Es gelingen ihr dabei durchaus einige visuell sehr schöne Sequenzen – sei es das bedrohliche Absenken einer Zimmerdecke als klaustrophobischer Ausdruck von Traumata oder die symbolische Auflösung eines Drogensüchtigen, der seinen Angehörigen wie Sand zwischen den Fingern zerrinnt. In einigen Szenen verlässt sich der Film allerdings sehr stark auf die Wirkung nicht-diegetischer, melancholischer Musik – sei es Portishead, Nick Cave oder ein Beethoven-Exzerpt, das assoziativ so stark von Gaspar Noés Irréversible (2002) besetzt ist, dass es wirkt, als erkläre sich Ducournau mit diesem Verweis selbst zum neuen Nordstern des Body Horror.

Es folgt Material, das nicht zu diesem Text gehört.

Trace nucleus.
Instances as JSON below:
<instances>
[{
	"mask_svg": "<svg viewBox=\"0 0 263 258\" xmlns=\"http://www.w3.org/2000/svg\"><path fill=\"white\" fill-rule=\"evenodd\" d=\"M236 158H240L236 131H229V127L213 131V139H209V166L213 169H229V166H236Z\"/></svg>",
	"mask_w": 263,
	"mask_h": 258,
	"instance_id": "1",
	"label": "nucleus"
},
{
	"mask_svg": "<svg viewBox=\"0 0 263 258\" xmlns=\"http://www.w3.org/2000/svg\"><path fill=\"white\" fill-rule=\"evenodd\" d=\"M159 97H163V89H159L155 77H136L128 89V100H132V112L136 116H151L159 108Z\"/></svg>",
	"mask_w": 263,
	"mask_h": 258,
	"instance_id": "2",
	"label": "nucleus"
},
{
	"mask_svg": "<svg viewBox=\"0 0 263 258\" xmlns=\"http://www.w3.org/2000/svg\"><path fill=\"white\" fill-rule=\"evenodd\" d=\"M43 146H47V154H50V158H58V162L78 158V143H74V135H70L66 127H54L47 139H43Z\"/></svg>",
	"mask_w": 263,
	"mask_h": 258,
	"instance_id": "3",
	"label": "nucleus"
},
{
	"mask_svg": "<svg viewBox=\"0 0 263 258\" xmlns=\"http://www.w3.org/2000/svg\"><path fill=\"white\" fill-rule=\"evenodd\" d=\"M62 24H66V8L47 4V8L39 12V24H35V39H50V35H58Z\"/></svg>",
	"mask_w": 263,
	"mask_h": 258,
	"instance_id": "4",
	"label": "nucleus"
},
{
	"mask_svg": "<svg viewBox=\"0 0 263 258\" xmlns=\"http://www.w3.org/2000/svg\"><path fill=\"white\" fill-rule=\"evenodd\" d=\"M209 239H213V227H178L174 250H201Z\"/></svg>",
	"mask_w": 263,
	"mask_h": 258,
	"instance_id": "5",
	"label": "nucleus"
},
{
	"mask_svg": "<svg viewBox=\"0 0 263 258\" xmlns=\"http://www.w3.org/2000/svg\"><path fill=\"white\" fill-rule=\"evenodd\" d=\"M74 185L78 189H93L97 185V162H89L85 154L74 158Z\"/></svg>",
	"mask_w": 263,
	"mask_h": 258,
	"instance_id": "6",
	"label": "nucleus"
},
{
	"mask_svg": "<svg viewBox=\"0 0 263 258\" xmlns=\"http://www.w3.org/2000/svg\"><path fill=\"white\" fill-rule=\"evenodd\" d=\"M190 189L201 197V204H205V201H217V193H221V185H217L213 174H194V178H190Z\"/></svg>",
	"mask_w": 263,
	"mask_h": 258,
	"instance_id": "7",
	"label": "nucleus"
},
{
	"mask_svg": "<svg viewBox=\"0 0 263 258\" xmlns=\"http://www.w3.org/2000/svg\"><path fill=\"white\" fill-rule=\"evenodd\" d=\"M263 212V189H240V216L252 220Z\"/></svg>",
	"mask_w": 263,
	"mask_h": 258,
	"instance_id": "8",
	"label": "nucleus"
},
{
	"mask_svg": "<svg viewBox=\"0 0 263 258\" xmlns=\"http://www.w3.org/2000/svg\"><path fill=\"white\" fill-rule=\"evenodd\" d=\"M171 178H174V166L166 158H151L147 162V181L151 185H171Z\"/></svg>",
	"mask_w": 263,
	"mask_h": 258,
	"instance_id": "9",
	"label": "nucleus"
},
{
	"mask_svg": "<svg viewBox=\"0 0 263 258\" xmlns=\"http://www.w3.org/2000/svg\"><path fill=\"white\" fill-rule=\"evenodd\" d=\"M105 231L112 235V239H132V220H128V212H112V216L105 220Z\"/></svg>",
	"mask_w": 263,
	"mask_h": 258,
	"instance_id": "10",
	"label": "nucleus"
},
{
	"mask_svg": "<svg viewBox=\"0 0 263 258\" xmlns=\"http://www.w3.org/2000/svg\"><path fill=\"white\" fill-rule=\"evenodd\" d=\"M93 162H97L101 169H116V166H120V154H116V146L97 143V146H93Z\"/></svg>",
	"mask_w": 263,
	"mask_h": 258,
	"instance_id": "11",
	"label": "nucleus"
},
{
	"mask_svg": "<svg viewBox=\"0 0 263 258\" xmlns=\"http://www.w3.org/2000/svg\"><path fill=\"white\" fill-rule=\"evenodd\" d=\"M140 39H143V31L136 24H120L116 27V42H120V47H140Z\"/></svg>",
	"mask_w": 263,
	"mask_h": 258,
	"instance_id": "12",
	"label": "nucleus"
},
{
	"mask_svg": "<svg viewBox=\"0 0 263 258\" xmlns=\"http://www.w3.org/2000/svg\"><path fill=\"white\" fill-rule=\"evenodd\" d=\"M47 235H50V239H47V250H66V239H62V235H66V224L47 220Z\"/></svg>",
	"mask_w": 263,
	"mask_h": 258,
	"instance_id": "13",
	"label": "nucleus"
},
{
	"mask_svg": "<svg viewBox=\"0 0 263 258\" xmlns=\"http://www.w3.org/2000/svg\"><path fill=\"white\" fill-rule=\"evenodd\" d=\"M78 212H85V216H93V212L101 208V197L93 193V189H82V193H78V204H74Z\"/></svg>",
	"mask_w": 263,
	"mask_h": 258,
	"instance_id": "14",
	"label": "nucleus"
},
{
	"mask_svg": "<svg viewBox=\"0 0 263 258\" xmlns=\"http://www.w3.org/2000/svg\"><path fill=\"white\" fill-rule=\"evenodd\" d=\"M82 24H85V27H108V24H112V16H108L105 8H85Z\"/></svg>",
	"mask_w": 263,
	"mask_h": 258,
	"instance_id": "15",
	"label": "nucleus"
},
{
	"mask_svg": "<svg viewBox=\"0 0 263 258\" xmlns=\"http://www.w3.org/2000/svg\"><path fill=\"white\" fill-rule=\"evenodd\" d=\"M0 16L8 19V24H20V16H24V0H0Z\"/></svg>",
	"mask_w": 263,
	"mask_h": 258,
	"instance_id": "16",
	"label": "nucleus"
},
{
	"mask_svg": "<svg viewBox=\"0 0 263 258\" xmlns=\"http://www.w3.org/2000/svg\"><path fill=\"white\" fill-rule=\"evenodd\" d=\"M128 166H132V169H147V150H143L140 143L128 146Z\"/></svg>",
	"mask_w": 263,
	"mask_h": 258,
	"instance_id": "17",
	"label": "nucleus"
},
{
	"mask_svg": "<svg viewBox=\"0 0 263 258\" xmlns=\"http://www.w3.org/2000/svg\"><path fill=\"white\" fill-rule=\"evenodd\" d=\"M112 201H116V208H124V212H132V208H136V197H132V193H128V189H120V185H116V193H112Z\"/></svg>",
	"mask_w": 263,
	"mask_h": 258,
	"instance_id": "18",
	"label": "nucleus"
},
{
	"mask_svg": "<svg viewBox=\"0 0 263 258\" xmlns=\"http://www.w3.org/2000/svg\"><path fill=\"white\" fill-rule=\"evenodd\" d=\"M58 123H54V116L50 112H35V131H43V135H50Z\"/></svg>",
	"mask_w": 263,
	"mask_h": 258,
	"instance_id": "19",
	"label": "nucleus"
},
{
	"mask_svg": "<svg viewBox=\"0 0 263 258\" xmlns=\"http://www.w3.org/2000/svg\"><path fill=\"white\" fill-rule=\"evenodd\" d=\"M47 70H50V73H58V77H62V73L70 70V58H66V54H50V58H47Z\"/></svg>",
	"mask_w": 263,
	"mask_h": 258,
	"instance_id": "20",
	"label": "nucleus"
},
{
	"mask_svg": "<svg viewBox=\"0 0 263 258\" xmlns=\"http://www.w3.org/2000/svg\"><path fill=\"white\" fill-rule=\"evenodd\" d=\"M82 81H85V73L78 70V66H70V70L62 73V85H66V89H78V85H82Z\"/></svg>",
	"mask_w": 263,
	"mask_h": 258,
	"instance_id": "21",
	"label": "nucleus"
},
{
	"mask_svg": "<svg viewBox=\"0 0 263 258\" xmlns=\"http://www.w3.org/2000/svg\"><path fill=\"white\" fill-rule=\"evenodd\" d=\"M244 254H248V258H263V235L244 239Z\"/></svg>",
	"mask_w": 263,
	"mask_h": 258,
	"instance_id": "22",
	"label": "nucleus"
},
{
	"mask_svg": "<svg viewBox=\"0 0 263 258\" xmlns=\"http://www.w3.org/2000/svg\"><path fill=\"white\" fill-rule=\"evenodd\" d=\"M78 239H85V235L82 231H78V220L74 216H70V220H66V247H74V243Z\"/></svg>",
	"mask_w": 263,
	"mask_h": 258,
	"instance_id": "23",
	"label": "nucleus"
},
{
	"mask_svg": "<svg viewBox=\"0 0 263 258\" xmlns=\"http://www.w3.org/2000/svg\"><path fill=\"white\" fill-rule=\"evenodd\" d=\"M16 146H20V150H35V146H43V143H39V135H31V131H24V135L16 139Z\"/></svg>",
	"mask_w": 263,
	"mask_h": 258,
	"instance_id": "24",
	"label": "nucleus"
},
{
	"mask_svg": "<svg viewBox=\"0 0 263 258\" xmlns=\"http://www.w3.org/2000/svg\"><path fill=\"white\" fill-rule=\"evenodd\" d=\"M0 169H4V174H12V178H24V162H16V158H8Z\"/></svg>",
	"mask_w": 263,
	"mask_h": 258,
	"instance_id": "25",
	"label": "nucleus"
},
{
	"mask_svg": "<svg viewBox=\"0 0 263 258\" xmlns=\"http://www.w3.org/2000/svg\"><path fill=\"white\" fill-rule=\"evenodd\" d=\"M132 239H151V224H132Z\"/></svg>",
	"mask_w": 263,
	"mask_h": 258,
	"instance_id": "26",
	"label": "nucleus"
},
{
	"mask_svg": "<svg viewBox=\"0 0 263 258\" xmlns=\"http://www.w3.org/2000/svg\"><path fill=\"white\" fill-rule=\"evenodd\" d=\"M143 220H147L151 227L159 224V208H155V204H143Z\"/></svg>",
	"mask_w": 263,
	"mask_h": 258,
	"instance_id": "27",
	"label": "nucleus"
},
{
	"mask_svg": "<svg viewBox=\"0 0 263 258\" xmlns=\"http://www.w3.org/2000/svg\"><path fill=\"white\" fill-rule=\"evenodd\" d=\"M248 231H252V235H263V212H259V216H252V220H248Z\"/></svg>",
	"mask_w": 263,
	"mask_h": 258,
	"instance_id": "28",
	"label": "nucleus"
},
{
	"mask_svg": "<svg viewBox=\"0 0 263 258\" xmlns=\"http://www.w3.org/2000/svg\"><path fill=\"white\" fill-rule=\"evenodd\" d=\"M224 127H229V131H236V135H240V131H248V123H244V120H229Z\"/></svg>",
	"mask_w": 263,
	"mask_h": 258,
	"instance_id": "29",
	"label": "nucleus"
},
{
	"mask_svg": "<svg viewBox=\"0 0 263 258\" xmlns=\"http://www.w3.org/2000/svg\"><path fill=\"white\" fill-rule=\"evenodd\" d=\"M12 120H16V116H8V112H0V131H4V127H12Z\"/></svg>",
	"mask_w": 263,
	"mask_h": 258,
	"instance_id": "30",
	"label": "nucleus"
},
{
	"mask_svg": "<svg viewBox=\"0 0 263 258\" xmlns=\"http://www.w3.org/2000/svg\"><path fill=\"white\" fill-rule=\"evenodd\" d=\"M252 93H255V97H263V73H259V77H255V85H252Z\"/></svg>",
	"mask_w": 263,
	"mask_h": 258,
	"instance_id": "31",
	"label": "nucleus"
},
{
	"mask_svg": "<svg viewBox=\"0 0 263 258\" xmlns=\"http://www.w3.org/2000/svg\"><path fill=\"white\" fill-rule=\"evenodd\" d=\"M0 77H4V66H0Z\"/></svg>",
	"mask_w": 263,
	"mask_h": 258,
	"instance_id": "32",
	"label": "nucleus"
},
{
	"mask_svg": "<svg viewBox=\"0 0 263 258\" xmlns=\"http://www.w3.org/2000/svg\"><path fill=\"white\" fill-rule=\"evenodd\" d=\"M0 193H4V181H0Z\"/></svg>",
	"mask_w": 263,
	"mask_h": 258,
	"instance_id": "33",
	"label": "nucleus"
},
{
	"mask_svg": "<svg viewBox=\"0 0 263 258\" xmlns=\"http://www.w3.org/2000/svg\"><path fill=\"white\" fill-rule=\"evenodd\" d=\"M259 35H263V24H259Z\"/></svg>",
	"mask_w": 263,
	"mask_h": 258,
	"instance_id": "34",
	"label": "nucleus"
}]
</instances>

Keine Frage: Auch Julia Ducournau versteht sich darauf, die soghafte Intensität der Filme Noés zu evozieren. Sie bringt den Puls immer wieder zum Rasen, wenn Alpha nachts auf einem wackelnden Gerüst kriecht, Amin im Drogencrash krampft und seine Schwester wie wild auf seinem Brustkorb pumpt. Doch ob sich hinter all der Kinetik mehr verbirgt als Schauwerte, bleibt in Alpha fraglich: Die Aids-Allegorie verharrt auf dem Niveau einer bloßen Anspielung, die diversen Zeitsprünge – ein weiteres Markenzeichen von Irréversible – wirken mit ihren Paradoxien wie ausgestellte Beweise der eigenen Kunstfertigkeit, und der Plot kann sich weder für einen Hauptstrang noch für eine Hauptfigur entscheiden. Ducournau hat sich mit Body Horror einen Namen gemacht, insofern ist ihr konsequentes Verweilen in diesem Genre nachvollziehbar. Mit Alpha erweckt sie jedoch den Eindruck, als sei das Genre inzwischen zu einer Komfortzone geworden, in der sie es sich etwas zu bequem gemacht hat.